Output the items below as a numbered list, omitting blank lines and leaving out the pictures. Begin with the line that contains "How far from the shooting" and continue through the line that contains "1.75 meters", including both of those lines.

───── Data to use ─────

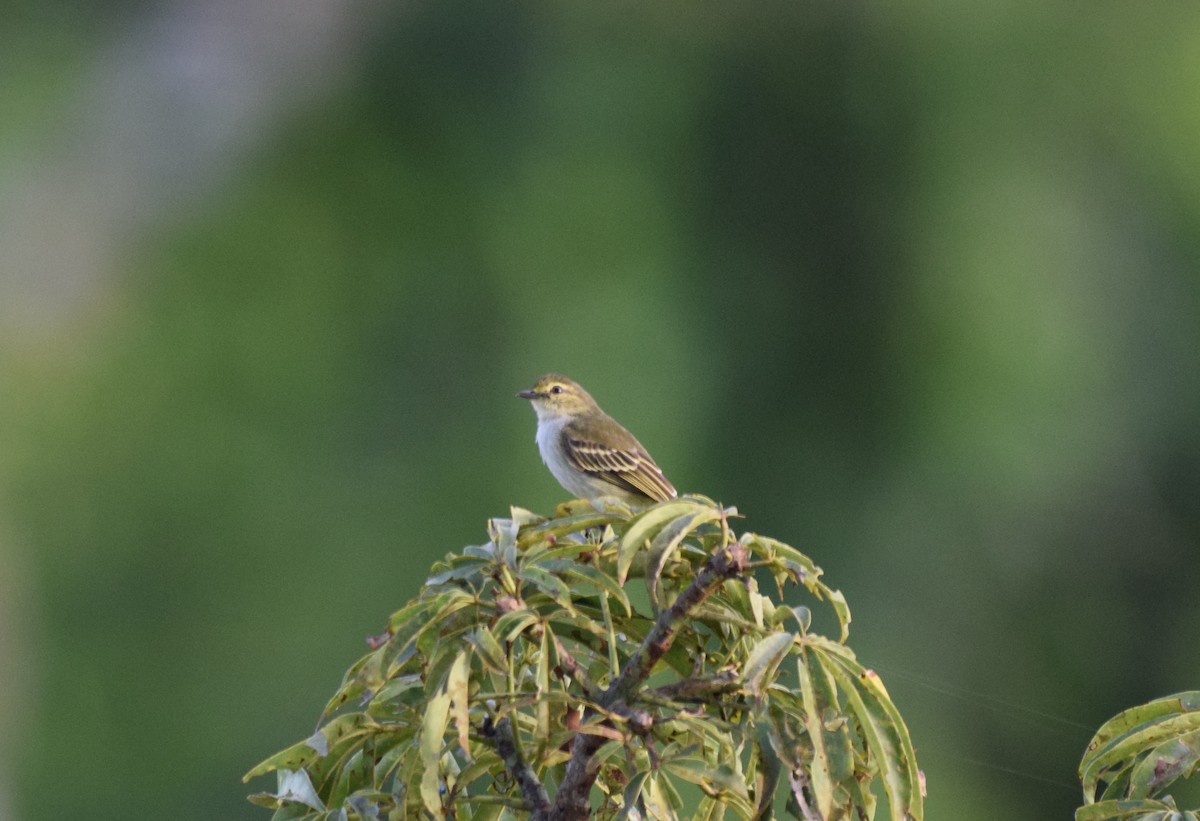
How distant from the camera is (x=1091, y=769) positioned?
1823mm

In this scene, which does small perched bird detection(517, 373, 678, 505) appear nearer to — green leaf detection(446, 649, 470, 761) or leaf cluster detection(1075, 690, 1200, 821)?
leaf cluster detection(1075, 690, 1200, 821)

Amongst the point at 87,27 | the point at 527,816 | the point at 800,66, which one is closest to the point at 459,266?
the point at 800,66

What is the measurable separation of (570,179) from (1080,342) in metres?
3.81

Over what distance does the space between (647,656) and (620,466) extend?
3.22 metres

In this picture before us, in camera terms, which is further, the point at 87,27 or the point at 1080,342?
the point at 87,27

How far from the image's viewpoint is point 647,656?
1.64 meters

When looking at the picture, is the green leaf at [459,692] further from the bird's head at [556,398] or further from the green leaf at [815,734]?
the bird's head at [556,398]

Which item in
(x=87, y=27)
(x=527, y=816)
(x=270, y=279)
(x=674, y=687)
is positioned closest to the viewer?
(x=674, y=687)

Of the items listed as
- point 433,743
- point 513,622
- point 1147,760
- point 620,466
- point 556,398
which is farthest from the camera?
point 556,398

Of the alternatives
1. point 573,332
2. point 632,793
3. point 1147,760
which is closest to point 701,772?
point 632,793

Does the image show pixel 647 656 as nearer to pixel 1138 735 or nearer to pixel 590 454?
pixel 1138 735

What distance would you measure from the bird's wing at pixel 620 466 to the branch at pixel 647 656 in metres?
3.11

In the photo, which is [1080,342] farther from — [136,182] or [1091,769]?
[1091,769]

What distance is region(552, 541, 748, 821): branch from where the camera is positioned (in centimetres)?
161
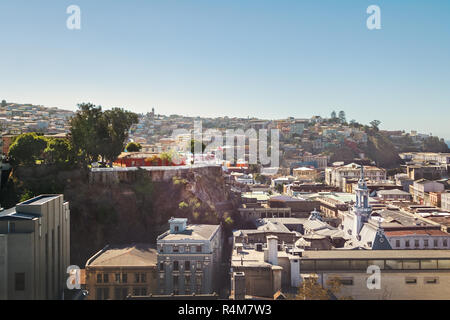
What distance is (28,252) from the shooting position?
10.5m

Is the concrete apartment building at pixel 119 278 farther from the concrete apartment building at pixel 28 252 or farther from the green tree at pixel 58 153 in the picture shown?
the green tree at pixel 58 153

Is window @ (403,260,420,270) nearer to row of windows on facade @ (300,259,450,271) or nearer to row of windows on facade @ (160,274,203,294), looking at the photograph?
row of windows on facade @ (300,259,450,271)

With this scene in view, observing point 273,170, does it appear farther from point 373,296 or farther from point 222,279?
point 373,296

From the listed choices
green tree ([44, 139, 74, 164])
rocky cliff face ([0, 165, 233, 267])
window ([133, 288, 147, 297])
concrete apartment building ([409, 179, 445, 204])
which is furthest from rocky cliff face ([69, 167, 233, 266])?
concrete apartment building ([409, 179, 445, 204])

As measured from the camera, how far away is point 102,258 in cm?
1994

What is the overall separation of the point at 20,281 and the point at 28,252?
0.73m

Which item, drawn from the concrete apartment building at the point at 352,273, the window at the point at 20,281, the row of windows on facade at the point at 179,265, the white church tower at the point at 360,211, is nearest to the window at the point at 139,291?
the row of windows on facade at the point at 179,265

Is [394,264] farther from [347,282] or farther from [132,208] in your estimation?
[132,208]

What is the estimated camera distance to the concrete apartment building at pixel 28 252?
10.4 m

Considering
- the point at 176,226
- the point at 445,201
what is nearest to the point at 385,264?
the point at 176,226

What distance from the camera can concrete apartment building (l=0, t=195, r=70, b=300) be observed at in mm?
10414
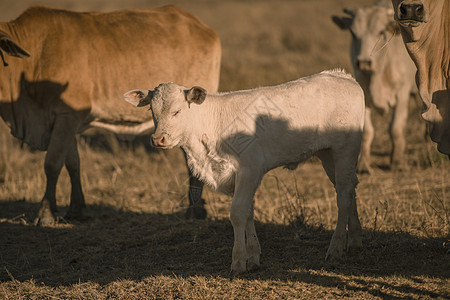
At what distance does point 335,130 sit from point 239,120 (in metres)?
0.84

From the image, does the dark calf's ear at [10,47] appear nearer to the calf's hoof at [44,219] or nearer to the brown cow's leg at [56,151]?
the brown cow's leg at [56,151]

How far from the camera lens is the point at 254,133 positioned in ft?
16.3

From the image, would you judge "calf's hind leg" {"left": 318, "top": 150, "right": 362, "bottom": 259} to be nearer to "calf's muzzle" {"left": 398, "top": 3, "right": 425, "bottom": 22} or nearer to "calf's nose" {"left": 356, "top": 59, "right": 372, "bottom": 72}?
"calf's muzzle" {"left": 398, "top": 3, "right": 425, "bottom": 22}

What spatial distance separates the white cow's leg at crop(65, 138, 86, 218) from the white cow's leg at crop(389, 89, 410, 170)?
4871mm

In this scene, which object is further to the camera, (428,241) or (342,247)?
(428,241)

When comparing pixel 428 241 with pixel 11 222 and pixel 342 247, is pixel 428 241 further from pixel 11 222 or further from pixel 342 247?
pixel 11 222

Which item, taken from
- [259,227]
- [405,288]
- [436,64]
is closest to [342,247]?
[405,288]

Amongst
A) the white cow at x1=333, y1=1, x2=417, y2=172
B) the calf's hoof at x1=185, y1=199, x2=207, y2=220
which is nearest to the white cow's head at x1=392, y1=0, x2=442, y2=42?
the calf's hoof at x1=185, y1=199, x2=207, y2=220

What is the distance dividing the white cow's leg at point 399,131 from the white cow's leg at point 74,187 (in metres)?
4.87

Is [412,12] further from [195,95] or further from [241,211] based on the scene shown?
[241,211]

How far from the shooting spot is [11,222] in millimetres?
7137

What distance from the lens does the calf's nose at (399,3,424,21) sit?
16.1ft

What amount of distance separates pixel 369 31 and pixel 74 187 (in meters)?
5.10

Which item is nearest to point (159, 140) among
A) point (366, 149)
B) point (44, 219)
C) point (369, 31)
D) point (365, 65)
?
point (44, 219)
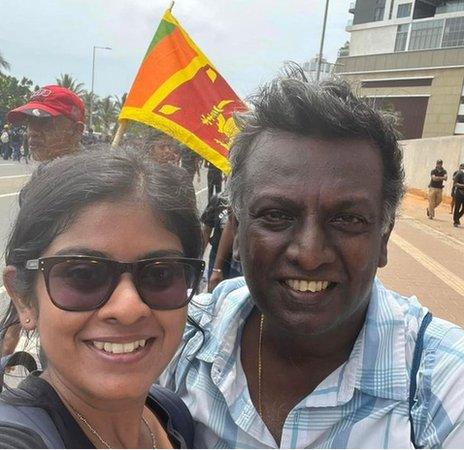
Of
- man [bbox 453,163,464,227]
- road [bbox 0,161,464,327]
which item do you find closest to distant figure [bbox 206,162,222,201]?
road [bbox 0,161,464,327]

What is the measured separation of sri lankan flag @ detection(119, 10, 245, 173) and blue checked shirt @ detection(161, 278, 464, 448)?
1.75 meters

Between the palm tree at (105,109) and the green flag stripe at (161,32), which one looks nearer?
the green flag stripe at (161,32)

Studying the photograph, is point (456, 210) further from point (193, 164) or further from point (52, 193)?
point (52, 193)

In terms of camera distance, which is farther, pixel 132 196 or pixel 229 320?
pixel 229 320

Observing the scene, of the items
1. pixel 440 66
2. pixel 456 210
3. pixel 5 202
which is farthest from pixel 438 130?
pixel 5 202

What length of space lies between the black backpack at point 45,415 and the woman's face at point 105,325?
4.3 inches

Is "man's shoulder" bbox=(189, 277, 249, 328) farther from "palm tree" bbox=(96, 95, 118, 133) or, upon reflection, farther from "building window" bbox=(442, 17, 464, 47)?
"palm tree" bbox=(96, 95, 118, 133)

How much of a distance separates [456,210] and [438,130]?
3313 centimetres

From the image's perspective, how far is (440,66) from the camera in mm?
47031

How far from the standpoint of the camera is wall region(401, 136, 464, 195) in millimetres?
23406

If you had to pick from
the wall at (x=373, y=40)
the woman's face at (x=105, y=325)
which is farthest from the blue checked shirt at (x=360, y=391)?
the wall at (x=373, y=40)

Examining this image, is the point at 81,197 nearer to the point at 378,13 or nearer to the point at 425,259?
the point at 425,259

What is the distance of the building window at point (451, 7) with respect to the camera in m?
50.2

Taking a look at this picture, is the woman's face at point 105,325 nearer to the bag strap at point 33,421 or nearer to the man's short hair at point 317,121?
the bag strap at point 33,421
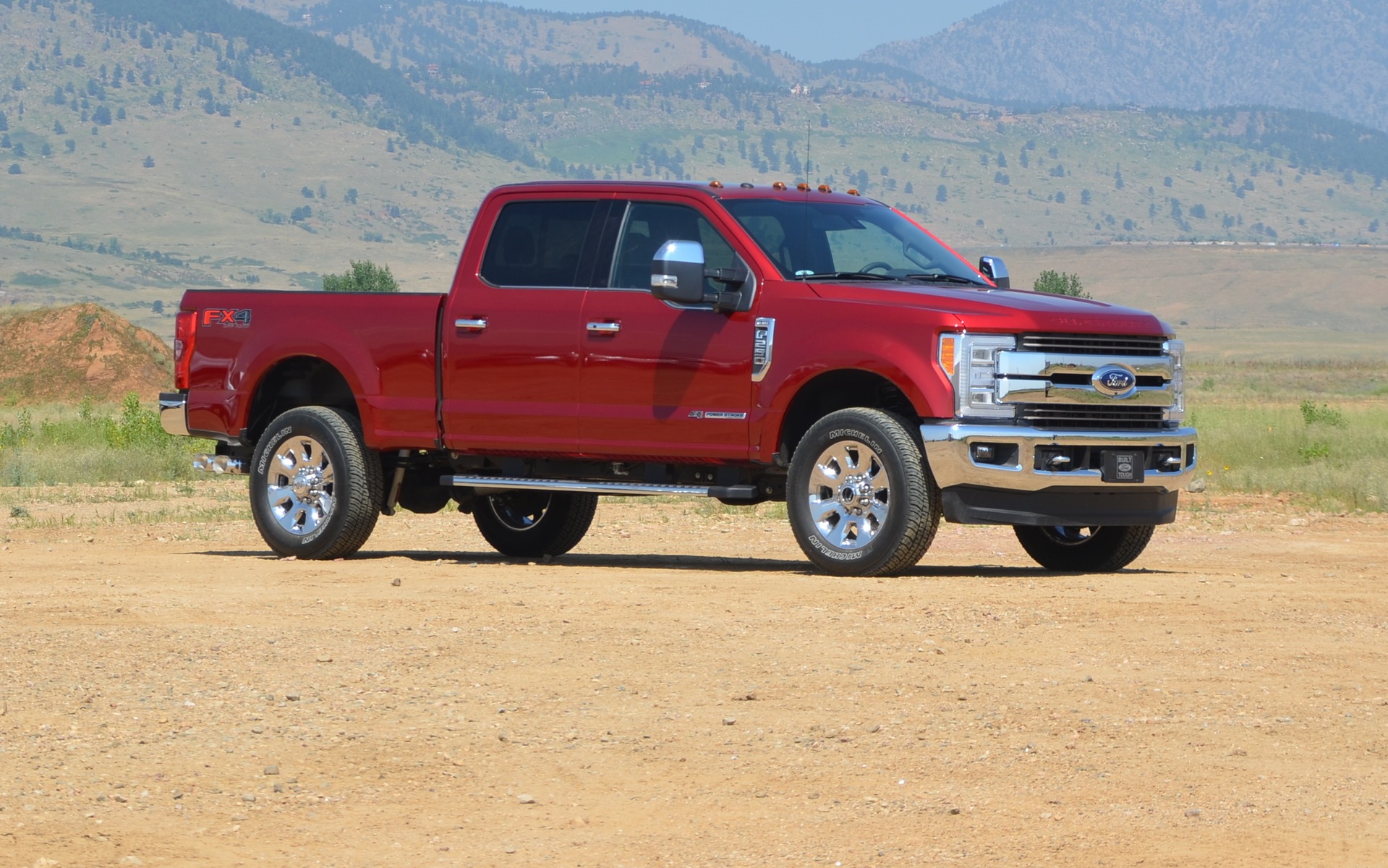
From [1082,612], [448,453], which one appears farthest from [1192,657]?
[448,453]

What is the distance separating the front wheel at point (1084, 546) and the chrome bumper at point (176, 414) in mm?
5519

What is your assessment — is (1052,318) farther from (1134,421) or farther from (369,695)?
(369,695)

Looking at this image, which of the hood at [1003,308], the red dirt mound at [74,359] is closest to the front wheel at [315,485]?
the hood at [1003,308]

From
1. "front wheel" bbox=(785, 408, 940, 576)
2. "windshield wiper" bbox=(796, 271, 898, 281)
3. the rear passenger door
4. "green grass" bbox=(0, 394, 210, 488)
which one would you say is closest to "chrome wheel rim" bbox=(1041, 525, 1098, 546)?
"front wheel" bbox=(785, 408, 940, 576)

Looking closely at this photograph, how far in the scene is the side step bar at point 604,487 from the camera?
38.4ft

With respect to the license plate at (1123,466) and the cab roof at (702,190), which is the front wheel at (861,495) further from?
the cab roof at (702,190)

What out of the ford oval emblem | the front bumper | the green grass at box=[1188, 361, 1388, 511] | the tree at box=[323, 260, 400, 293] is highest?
the tree at box=[323, 260, 400, 293]

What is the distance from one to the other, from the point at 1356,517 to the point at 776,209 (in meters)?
8.64

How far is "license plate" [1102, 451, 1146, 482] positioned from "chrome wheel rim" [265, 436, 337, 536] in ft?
16.0

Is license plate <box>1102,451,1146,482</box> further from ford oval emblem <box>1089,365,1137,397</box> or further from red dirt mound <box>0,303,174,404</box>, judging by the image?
red dirt mound <box>0,303,174,404</box>

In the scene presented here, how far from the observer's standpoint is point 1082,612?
9.82 metres

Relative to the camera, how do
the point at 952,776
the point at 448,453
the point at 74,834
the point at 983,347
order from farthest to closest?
the point at 448,453, the point at 983,347, the point at 952,776, the point at 74,834

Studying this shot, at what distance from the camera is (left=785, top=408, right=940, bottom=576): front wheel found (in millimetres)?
11016

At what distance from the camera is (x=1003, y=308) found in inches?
432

─────

[Solution for this task]
1. How far from the shooting spot is [11,222] in millimetres?
2. 7137
3. What distance from the lens does the calf's nose at (399,3,424,21) sit?
4. 16.1ft
5. What amount of distance separates pixel 369 31 and pixel 74 187 (in meters)?
6. 5.10
7. Which item is nearest to point (159, 140) among
8. A) point (366, 149)
9. B) point (44, 219)
10. C) point (369, 31)
11. D) point (365, 65)
12. ?
13. point (44, 219)
14. Of
15. - man [bbox 453,163,464,227]
16. - road [bbox 0,161,464,327]
17. which item do you find closest to distant figure [bbox 206,162,222,201]?
18. road [bbox 0,161,464,327]
19. What is the measured separation of sri lankan flag @ detection(119, 10, 245, 173) and blue checked shirt @ detection(161, 278, 464, 448)?
20. 1.75 meters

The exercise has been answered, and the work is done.